Fatiquette states it is rude to say “I am fat” in the presence of someone fatter. A lesson France should heed now that the French Institute of Textile and Apparel has taken French measurements and concluded that half the population, read les françaises, have in 40 years added both 2 centimeters to their stature and 2 kilos to their weight. The average woman of 1,62 cm now weighs 62,4 kilo, numbers far removed (really?) from the ideal (really?) 1,62 m and 52 kg, the famous 10 point gap.
It is difficult to compare average weight and height between nations and nationalities. In the UK, women generally talk about dress size, with, according to one of the latest surveys, 12 being the ideal number. Which would be a 44 in Italy, a 40 in the rest of Europe and a 14 in Australia. Americans measure waists and hips, in inches which, although convertible, does not speak to the average European imagination.
Beauty ideals and silhouettes throughout the ages have changed and women have alternately endorsed generous curves, slender, skinny, beanpole, pointy chest, flat chests, small waists, thin waists, toned limbs, sinewy arms, mighty muscles, wide hips, no hips, … there is nothing new about the whims and wishes of the body cult.
Looks and books and Baudelaire; a man generally not overly present in the body culture debate, railing against the 18th century Romantic ideal of natural beauty, decided to dedicate an entire section of one of his essays to ‘physical rituals and fashion’. The ritual of putting on make-up, or so he says, “spiritualizes’ the woman, helping her escape the animalistic, the bodily, her material nature.

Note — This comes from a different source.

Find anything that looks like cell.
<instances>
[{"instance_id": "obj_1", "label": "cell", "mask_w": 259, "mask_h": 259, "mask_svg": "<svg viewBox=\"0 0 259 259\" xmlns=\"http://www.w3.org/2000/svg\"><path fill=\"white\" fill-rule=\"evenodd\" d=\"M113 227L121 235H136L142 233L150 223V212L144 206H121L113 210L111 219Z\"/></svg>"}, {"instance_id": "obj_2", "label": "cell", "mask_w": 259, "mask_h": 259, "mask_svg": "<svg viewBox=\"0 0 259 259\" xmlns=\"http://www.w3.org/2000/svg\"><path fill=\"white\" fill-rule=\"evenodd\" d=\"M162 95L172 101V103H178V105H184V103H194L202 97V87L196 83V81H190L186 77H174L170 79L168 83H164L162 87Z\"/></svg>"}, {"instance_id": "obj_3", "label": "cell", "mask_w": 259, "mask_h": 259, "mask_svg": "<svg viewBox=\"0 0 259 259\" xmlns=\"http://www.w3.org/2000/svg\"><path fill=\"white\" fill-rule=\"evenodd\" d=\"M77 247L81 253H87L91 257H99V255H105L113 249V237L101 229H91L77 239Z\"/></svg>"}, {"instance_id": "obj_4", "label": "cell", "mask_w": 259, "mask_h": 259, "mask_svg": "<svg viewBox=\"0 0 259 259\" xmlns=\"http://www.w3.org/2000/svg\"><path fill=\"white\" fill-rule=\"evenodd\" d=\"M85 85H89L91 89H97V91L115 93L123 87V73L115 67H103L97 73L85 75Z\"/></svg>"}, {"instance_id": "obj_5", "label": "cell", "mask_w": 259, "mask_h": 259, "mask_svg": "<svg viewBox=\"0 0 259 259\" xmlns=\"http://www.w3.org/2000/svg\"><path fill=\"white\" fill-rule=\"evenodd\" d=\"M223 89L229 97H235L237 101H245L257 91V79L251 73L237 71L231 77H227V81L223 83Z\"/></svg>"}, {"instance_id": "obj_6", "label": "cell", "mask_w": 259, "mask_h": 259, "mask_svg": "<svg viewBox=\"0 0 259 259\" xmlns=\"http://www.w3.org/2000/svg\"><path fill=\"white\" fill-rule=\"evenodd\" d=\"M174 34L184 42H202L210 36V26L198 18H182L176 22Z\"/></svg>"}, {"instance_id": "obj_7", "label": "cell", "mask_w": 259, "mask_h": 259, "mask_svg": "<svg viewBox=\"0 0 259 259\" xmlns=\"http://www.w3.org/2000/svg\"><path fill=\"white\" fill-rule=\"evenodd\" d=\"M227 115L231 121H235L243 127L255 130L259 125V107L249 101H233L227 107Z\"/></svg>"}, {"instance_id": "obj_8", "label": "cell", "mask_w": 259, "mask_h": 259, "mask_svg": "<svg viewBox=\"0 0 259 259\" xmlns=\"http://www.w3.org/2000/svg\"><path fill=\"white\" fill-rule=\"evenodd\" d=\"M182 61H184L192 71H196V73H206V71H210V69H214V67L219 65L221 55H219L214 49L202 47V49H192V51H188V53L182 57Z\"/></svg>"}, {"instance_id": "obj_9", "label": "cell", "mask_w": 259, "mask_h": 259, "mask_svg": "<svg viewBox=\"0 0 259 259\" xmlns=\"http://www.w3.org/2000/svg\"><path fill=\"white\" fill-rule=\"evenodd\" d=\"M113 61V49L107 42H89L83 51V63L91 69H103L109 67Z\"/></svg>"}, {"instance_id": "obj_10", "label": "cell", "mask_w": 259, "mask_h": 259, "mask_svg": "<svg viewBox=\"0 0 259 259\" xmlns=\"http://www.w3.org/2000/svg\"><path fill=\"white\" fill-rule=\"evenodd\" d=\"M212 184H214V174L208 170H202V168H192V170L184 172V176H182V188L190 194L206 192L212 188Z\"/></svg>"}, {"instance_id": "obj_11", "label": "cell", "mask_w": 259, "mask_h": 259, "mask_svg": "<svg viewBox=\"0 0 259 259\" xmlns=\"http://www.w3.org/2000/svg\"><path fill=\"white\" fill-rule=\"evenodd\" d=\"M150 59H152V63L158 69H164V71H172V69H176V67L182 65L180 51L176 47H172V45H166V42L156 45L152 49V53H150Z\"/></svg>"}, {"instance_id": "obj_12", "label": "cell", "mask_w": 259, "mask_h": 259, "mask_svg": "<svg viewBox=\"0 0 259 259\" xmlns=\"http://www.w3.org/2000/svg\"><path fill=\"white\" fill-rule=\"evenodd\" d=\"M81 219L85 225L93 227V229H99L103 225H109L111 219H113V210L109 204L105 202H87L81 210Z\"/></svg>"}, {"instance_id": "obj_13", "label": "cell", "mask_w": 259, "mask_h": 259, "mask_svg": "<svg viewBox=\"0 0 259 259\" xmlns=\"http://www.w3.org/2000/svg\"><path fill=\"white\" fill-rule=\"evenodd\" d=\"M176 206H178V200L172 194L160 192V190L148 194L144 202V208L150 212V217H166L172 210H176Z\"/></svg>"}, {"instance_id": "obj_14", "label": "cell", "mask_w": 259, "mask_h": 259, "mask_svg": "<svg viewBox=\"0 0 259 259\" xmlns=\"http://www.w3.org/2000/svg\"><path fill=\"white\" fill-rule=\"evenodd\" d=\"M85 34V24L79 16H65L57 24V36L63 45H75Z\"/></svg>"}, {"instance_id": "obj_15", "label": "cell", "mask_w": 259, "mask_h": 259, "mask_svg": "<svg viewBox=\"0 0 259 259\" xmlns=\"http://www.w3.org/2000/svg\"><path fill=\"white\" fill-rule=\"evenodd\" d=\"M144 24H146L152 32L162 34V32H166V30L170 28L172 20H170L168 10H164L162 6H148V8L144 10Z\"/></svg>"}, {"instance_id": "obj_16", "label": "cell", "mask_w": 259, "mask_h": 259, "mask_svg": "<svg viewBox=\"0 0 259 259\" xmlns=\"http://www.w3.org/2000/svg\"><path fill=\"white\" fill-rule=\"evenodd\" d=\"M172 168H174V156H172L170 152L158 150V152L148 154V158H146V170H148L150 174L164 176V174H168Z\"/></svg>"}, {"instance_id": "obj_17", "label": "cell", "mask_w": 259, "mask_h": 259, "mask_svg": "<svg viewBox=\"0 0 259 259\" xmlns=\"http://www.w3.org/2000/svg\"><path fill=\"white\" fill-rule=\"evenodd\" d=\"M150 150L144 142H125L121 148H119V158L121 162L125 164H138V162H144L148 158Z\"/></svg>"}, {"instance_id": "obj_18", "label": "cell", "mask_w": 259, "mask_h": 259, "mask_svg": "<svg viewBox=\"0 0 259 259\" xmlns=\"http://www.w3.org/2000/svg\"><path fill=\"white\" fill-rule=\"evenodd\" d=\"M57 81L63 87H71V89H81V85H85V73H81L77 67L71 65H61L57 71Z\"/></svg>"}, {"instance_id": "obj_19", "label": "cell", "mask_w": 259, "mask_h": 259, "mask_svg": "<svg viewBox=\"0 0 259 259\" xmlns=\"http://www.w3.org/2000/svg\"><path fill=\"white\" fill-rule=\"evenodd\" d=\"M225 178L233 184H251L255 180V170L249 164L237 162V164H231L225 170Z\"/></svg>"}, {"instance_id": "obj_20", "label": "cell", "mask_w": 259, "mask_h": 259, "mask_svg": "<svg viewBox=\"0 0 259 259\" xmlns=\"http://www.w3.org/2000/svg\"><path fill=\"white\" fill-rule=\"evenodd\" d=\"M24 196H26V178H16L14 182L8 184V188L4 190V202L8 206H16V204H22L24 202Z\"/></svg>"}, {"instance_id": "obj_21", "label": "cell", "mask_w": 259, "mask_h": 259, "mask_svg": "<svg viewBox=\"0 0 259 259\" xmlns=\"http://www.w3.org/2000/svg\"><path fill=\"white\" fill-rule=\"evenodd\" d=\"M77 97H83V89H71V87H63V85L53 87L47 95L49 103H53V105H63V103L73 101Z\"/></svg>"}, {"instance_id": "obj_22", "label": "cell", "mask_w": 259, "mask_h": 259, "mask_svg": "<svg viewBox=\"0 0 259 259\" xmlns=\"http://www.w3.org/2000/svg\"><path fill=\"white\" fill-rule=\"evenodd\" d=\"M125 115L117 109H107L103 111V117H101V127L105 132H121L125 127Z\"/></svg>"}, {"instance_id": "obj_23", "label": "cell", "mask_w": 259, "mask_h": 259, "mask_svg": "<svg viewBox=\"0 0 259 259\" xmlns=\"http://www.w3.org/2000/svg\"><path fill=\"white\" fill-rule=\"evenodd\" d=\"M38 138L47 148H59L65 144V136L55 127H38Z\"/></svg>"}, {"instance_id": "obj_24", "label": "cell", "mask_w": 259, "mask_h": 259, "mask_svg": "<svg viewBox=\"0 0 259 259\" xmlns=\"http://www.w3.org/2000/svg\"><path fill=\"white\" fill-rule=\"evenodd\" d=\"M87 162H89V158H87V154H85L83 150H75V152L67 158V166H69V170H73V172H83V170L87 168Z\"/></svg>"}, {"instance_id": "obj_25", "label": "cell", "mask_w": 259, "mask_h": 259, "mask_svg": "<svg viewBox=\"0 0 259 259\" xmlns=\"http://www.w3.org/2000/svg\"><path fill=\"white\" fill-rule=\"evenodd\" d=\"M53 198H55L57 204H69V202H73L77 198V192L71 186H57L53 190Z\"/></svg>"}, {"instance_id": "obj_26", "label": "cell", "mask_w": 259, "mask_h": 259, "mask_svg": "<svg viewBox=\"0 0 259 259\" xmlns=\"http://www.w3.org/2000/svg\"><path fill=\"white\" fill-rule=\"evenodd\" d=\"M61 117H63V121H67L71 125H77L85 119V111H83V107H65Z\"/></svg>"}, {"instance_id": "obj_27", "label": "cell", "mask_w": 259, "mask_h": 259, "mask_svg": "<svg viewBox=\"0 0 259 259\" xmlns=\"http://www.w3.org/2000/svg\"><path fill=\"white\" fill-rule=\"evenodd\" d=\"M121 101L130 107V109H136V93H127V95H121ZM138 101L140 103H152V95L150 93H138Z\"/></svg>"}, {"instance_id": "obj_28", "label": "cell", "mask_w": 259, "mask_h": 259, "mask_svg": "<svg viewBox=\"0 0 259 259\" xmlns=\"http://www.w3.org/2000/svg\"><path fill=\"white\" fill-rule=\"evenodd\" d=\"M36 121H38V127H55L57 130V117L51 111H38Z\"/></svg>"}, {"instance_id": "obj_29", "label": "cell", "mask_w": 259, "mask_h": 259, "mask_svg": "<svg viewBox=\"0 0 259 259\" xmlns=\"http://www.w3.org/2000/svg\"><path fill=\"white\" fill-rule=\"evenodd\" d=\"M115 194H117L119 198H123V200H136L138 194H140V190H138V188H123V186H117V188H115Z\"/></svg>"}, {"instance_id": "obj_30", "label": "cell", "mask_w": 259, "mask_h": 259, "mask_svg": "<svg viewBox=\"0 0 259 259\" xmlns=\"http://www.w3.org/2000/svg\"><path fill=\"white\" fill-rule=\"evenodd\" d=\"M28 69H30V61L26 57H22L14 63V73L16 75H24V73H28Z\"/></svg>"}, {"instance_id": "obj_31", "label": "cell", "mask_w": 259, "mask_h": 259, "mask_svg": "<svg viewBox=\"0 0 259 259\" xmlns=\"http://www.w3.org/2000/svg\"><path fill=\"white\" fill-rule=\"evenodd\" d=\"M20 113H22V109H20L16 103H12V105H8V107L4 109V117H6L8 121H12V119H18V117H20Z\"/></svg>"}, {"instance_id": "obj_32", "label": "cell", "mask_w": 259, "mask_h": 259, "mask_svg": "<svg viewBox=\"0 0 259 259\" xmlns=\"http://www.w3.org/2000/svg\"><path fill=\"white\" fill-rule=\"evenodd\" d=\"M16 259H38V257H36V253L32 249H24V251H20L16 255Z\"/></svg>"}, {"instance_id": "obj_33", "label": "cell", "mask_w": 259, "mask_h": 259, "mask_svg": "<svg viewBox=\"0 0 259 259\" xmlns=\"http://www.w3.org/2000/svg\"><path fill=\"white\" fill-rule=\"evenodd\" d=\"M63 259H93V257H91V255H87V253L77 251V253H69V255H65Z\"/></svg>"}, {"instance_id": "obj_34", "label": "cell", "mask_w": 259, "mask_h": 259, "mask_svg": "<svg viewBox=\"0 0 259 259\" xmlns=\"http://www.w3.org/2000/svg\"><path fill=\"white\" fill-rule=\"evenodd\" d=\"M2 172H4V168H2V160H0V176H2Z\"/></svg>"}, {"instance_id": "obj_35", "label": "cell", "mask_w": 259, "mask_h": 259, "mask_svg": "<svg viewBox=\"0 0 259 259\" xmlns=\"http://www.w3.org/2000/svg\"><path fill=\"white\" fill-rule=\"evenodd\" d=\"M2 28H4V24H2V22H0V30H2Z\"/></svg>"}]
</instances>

Furthermore, Baudelaire defines fashion as ‘a sublime distortion of nature… a permanent and constantly renewed effort to reform nature’. Fashion, he claims constitutes ‘the means of rising above nature’.
“Beauty is the promise of happiness.” Stendhal
Agree or not, Baudelaire, ever the dandy, makes but an innocent play of things. Who after all can disagree that a line of kohl around the female eye intensifies and deepens her look?
But fashion and its fashion dictators do more than play.
Editors, designers, fashion icons and vloggers, with a simple message, a picture, a boutade, determine future trends and beauty ideals. But sometimes innocent style advice turns into something closer to disease mongering than a beauty tip.
The fight against peach fuzz and facial hair.
Women are humans. Humans have facial hair. Women have facial hair. And have dealt very well with this. But now, women’s lives are tilted, turned upside down. Women, somebody somewhere ruled, haven’t done their homework. Women should take a lesson from their male counterparts.
Women are told to shave.
Billed as manual exfoliation, women are advised to buy themselves delicate micro razors, resembling small, thin scalpels and shave their faces.
Elizabeth Taylor, Marilyn Monroe and Cleopatra did it. The Japanese have done it for years and as we speak, thousands of women are uploading You Tube videos to show how happy female shavers are with their shaving routine.
While women suffer from Kardashian bum envy and thigh gap craving, fight cellulitis, love handles and belly fat, deprive themselves from food and rest and peace of mind and abuse their bodies for an ideal somebody in a faraway studio has photoshopped and publicized, new frustrations and shortcomings are already lying in waiting, hovering, preparing their offensive.
Women cool-sculpt, liposuc, jog, run, squat and lunge. They conceal and cake and exfoliate. They blow-dry, straighten, curl, wax, pluck, thread and shave.